Level 4 – Make it right

Full confidence in the quality of the information in these resource requires human effort, but it is possible to focus this effort where it is most needed by exposing the gaps and conflicts between different data sources. The trick is to aggregate the information from all the available sources, so that it can be assessed together. For example, we could pull together all of the information on the PDF format held in all the different registries, normalising the representations as much as possible, thus allowing the overall coverage of this format to be ascertained. Conflicts could be reviewed and then resolved by submitting updated information back to the original source(s), using the results of the aggregation as evidence to support that resolution.

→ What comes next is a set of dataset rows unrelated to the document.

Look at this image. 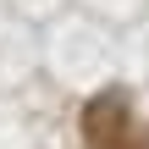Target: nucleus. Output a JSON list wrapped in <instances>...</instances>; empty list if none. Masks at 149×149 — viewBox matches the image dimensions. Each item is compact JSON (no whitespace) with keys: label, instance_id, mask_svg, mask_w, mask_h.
Segmentation results:
<instances>
[{"label":"nucleus","instance_id":"nucleus-1","mask_svg":"<svg viewBox=\"0 0 149 149\" xmlns=\"http://www.w3.org/2000/svg\"><path fill=\"white\" fill-rule=\"evenodd\" d=\"M83 144L88 149H149V133L133 122L122 94H100L83 111Z\"/></svg>","mask_w":149,"mask_h":149}]
</instances>
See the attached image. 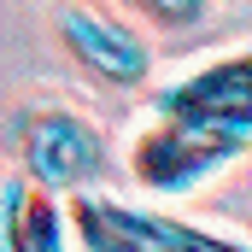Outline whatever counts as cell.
<instances>
[{
	"label": "cell",
	"mask_w": 252,
	"mask_h": 252,
	"mask_svg": "<svg viewBox=\"0 0 252 252\" xmlns=\"http://www.w3.org/2000/svg\"><path fill=\"white\" fill-rule=\"evenodd\" d=\"M252 153V47L211 53L147 94L129 135V176L158 199H182Z\"/></svg>",
	"instance_id": "obj_1"
},
{
	"label": "cell",
	"mask_w": 252,
	"mask_h": 252,
	"mask_svg": "<svg viewBox=\"0 0 252 252\" xmlns=\"http://www.w3.org/2000/svg\"><path fill=\"white\" fill-rule=\"evenodd\" d=\"M12 158L18 176L47 199H82L88 182L106 170V129L70 106L24 100L12 112Z\"/></svg>",
	"instance_id": "obj_2"
},
{
	"label": "cell",
	"mask_w": 252,
	"mask_h": 252,
	"mask_svg": "<svg viewBox=\"0 0 252 252\" xmlns=\"http://www.w3.org/2000/svg\"><path fill=\"white\" fill-rule=\"evenodd\" d=\"M70 229L82 252H252V241L241 235L205 229V223L153 211V205H129L112 193L70 199Z\"/></svg>",
	"instance_id": "obj_3"
},
{
	"label": "cell",
	"mask_w": 252,
	"mask_h": 252,
	"mask_svg": "<svg viewBox=\"0 0 252 252\" xmlns=\"http://www.w3.org/2000/svg\"><path fill=\"white\" fill-rule=\"evenodd\" d=\"M53 35H59L64 53L88 76H100L106 88H141L153 76V41L135 24H124L118 12H106V6H88V0L64 6Z\"/></svg>",
	"instance_id": "obj_4"
},
{
	"label": "cell",
	"mask_w": 252,
	"mask_h": 252,
	"mask_svg": "<svg viewBox=\"0 0 252 252\" xmlns=\"http://www.w3.org/2000/svg\"><path fill=\"white\" fill-rule=\"evenodd\" d=\"M70 205L30 188L18 170L0 188V252H70Z\"/></svg>",
	"instance_id": "obj_5"
},
{
	"label": "cell",
	"mask_w": 252,
	"mask_h": 252,
	"mask_svg": "<svg viewBox=\"0 0 252 252\" xmlns=\"http://www.w3.org/2000/svg\"><path fill=\"white\" fill-rule=\"evenodd\" d=\"M135 12H147L158 30H193L205 12H211V0H129Z\"/></svg>",
	"instance_id": "obj_6"
}]
</instances>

The SCAPE Project has been attempting to validate this approach for a very specific case – format identification data. By running a range of identification tools across large sets of test documents, (see e.g. this blog post), the information in the different tools and registries can be compared against one another. Over time, increasing consensus, consistency and coverage can then be used to measure progress. These tactics also encourage information to be shared across different sources, increasing the chances that each contribution will be valued and sustained.

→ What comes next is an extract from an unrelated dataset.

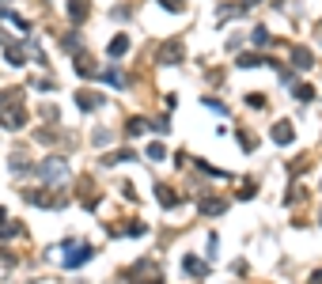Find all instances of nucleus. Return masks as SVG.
<instances>
[{"label": "nucleus", "instance_id": "6e6552de", "mask_svg": "<svg viewBox=\"0 0 322 284\" xmlns=\"http://www.w3.org/2000/svg\"><path fill=\"white\" fill-rule=\"evenodd\" d=\"M159 57H163V65H175V61L182 57V46H178V42H175V46H163Z\"/></svg>", "mask_w": 322, "mask_h": 284}, {"label": "nucleus", "instance_id": "f3484780", "mask_svg": "<svg viewBox=\"0 0 322 284\" xmlns=\"http://www.w3.org/2000/svg\"><path fill=\"white\" fill-rule=\"evenodd\" d=\"M254 65H262L254 53H243V57H239V69H254Z\"/></svg>", "mask_w": 322, "mask_h": 284}, {"label": "nucleus", "instance_id": "f8f14e48", "mask_svg": "<svg viewBox=\"0 0 322 284\" xmlns=\"http://www.w3.org/2000/svg\"><path fill=\"white\" fill-rule=\"evenodd\" d=\"M155 197H159V201H163V205H167V208H175V201H178L175 193H171V189L163 186V182H159V186H155Z\"/></svg>", "mask_w": 322, "mask_h": 284}, {"label": "nucleus", "instance_id": "4be33fe9", "mask_svg": "<svg viewBox=\"0 0 322 284\" xmlns=\"http://www.w3.org/2000/svg\"><path fill=\"white\" fill-rule=\"evenodd\" d=\"M243 4H258V0H243Z\"/></svg>", "mask_w": 322, "mask_h": 284}, {"label": "nucleus", "instance_id": "9d476101", "mask_svg": "<svg viewBox=\"0 0 322 284\" xmlns=\"http://www.w3.org/2000/svg\"><path fill=\"white\" fill-rule=\"evenodd\" d=\"M182 265H186V269H190L194 276H205V273H209V265H201V258H194V254H190V258L182 261Z\"/></svg>", "mask_w": 322, "mask_h": 284}, {"label": "nucleus", "instance_id": "aec40b11", "mask_svg": "<svg viewBox=\"0 0 322 284\" xmlns=\"http://www.w3.org/2000/svg\"><path fill=\"white\" fill-rule=\"evenodd\" d=\"M254 46H269V35H265V27H262V31H254Z\"/></svg>", "mask_w": 322, "mask_h": 284}, {"label": "nucleus", "instance_id": "6ab92c4d", "mask_svg": "<svg viewBox=\"0 0 322 284\" xmlns=\"http://www.w3.org/2000/svg\"><path fill=\"white\" fill-rule=\"evenodd\" d=\"M159 4H163L167 12H182V8H186V0H159Z\"/></svg>", "mask_w": 322, "mask_h": 284}, {"label": "nucleus", "instance_id": "412c9836", "mask_svg": "<svg viewBox=\"0 0 322 284\" xmlns=\"http://www.w3.org/2000/svg\"><path fill=\"white\" fill-rule=\"evenodd\" d=\"M311 284H322V273H314V280H311Z\"/></svg>", "mask_w": 322, "mask_h": 284}, {"label": "nucleus", "instance_id": "7ed1b4c3", "mask_svg": "<svg viewBox=\"0 0 322 284\" xmlns=\"http://www.w3.org/2000/svg\"><path fill=\"white\" fill-rule=\"evenodd\" d=\"M292 137H296V129H292L288 121H277V125H273V140H277V144H292Z\"/></svg>", "mask_w": 322, "mask_h": 284}, {"label": "nucleus", "instance_id": "4468645a", "mask_svg": "<svg viewBox=\"0 0 322 284\" xmlns=\"http://www.w3.org/2000/svg\"><path fill=\"white\" fill-rule=\"evenodd\" d=\"M8 65H23V46H8Z\"/></svg>", "mask_w": 322, "mask_h": 284}, {"label": "nucleus", "instance_id": "9b49d317", "mask_svg": "<svg viewBox=\"0 0 322 284\" xmlns=\"http://www.w3.org/2000/svg\"><path fill=\"white\" fill-rule=\"evenodd\" d=\"M76 106H80V110H95V106H99V95H84V91H80L76 95Z\"/></svg>", "mask_w": 322, "mask_h": 284}, {"label": "nucleus", "instance_id": "20e7f679", "mask_svg": "<svg viewBox=\"0 0 322 284\" xmlns=\"http://www.w3.org/2000/svg\"><path fill=\"white\" fill-rule=\"evenodd\" d=\"M292 65H296V69H311V65H314L311 50H307V46H299V50H292Z\"/></svg>", "mask_w": 322, "mask_h": 284}, {"label": "nucleus", "instance_id": "2eb2a0df", "mask_svg": "<svg viewBox=\"0 0 322 284\" xmlns=\"http://www.w3.org/2000/svg\"><path fill=\"white\" fill-rule=\"evenodd\" d=\"M163 155H167V148H163V144H148V159H155V163H159Z\"/></svg>", "mask_w": 322, "mask_h": 284}, {"label": "nucleus", "instance_id": "423d86ee", "mask_svg": "<svg viewBox=\"0 0 322 284\" xmlns=\"http://www.w3.org/2000/svg\"><path fill=\"white\" fill-rule=\"evenodd\" d=\"M201 212L220 216V212H224V201H220V197H201Z\"/></svg>", "mask_w": 322, "mask_h": 284}, {"label": "nucleus", "instance_id": "dca6fc26", "mask_svg": "<svg viewBox=\"0 0 322 284\" xmlns=\"http://www.w3.org/2000/svg\"><path fill=\"white\" fill-rule=\"evenodd\" d=\"M76 72H80V76H95V65H87V57H80L76 61Z\"/></svg>", "mask_w": 322, "mask_h": 284}, {"label": "nucleus", "instance_id": "a211bd4d", "mask_svg": "<svg viewBox=\"0 0 322 284\" xmlns=\"http://www.w3.org/2000/svg\"><path fill=\"white\" fill-rule=\"evenodd\" d=\"M140 133H144V121L133 118V121H129V137H140Z\"/></svg>", "mask_w": 322, "mask_h": 284}, {"label": "nucleus", "instance_id": "f03ea898", "mask_svg": "<svg viewBox=\"0 0 322 284\" xmlns=\"http://www.w3.org/2000/svg\"><path fill=\"white\" fill-rule=\"evenodd\" d=\"M61 246L68 250V254H65V265H68V269H72V265H80V261H87V258H91V246H72V242H61Z\"/></svg>", "mask_w": 322, "mask_h": 284}, {"label": "nucleus", "instance_id": "0eeeda50", "mask_svg": "<svg viewBox=\"0 0 322 284\" xmlns=\"http://www.w3.org/2000/svg\"><path fill=\"white\" fill-rule=\"evenodd\" d=\"M68 16H72V23H80V19L87 16V0H72V4H68Z\"/></svg>", "mask_w": 322, "mask_h": 284}, {"label": "nucleus", "instance_id": "1a4fd4ad", "mask_svg": "<svg viewBox=\"0 0 322 284\" xmlns=\"http://www.w3.org/2000/svg\"><path fill=\"white\" fill-rule=\"evenodd\" d=\"M292 95H296L299 103H311V99H314V87L311 84H296V87H292Z\"/></svg>", "mask_w": 322, "mask_h": 284}, {"label": "nucleus", "instance_id": "ddd939ff", "mask_svg": "<svg viewBox=\"0 0 322 284\" xmlns=\"http://www.w3.org/2000/svg\"><path fill=\"white\" fill-rule=\"evenodd\" d=\"M102 80H106V84H110V87H125V76H121L118 69H110V72H102Z\"/></svg>", "mask_w": 322, "mask_h": 284}, {"label": "nucleus", "instance_id": "f257e3e1", "mask_svg": "<svg viewBox=\"0 0 322 284\" xmlns=\"http://www.w3.org/2000/svg\"><path fill=\"white\" fill-rule=\"evenodd\" d=\"M65 174H68L65 159H53V155H50V159L42 163V178L50 182V186H61V178H65Z\"/></svg>", "mask_w": 322, "mask_h": 284}, {"label": "nucleus", "instance_id": "39448f33", "mask_svg": "<svg viewBox=\"0 0 322 284\" xmlns=\"http://www.w3.org/2000/svg\"><path fill=\"white\" fill-rule=\"evenodd\" d=\"M125 50H129V38H125V35L110 38V46H106V53H110V57H125Z\"/></svg>", "mask_w": 322, "mask_h": 284}]
</instances>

So, how will you spend November?

The practical upshot of all this is that we should stop worrying about which effort to contribute to and instead contribute to whichever suites our individual needs and abilities. If you’ve just got a link that you know is important, send it to CRISP. If you want to contribute detailed, fine-grained information that can be used for automated planning, go fill out UDFR. If you want to help us identify more formats more reliably, contribute format signatures to DROID, or Apache Tika, and maybe make some test files available. If you want to help techies understand old formats, join me on Jason’s Bandwagon. If you want to help less technical audiences understand the general issues, contribute to Wikipedia Digital Preservation Project. If you are uncertain how to contribute, or want to help aggregate all this data to validate it, talk to us.

It all counts. It won’t be wasted. It will all help.

Let’s make it work. Let’s build an army.